- Task material:
◆ ◆ ◆ ◆
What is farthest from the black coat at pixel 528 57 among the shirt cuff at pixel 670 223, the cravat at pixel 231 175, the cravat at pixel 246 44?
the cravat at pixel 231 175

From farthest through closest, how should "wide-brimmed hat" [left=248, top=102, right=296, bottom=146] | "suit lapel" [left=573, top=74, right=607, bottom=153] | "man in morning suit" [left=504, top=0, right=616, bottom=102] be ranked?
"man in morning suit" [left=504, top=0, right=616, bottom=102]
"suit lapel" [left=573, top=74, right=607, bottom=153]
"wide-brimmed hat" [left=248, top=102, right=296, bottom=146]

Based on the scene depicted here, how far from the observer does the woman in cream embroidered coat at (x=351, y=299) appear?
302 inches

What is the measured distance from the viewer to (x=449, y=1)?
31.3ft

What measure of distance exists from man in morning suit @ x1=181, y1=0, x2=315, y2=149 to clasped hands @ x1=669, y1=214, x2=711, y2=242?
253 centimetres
◆ ◆ ◆ ◆
- Objective: Copy all of the entries above word for word, keeping each line unchanged.

- Complete answer:
What is farthest from the black coat at pixel 528 57 among the shirt cuff at pixel 670 223, the cravat at pixel 231 175, the cravat at pixel 246 44?
the cravat at pixel 231 175

From farthest through closest, how should "wide-brimmed hat" [left=248, top=102, right=296, bottom=146] | "suit lapel" [left=573, top=74, right=607, bottom=153] | "man in morning suit" [left=504, top=0, right=616, bottom=102] be ranked?
"man in morning suit" [left=504, top=0, right=616, bottom=102]
"suit lapel" [left=573, top=74, right=607, bottom=153]
"wide-brimmed hat" [left=248, top=102, right=296, bottom=146]

Based on the scene depicted here, how far from the observer does the woman in cream embroidered coat at (x=351, y=299) appear?
302 inches

What is the measured distance from the viewer to (x=449, y=1)?
31.3ft

What measure of distance exists from man in morning suit @ x1=181, y1=0, x2=315, y2=149 to clasped hands @ x1=669, y1=214, x2=711, y2=242?
253 centimetres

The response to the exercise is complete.